◆ **EXERCISE OBJECTIVE**:
Rewrite the items below as a two-column CSV with the header columns "prompt" and "answer" and one row per item. Put each item's text and its answer in separate quoted fields, replacing any line breaks with spaces.

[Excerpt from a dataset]
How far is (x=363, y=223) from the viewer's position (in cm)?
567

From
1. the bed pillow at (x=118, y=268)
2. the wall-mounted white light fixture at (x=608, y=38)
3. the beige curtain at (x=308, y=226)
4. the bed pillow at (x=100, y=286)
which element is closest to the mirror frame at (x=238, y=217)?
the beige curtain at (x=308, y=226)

◆ **ANSWER FOR THIS EXERCISE**:
prompt,answer
"How far is (x=363, y=223) from the viewer's position (in cm)?","567"
"From 1. the bed pillow at (x=118, y=268) 2. the wall-mounted white light fixture at (x=608, y=38) 3. the beige curtain at (x=308, y=226) 4. the bed pillow at (x=100, y=286) which element is closest to the mirror frame at (x=238, y=217)?","the beige curtain at (x=308, y=226)"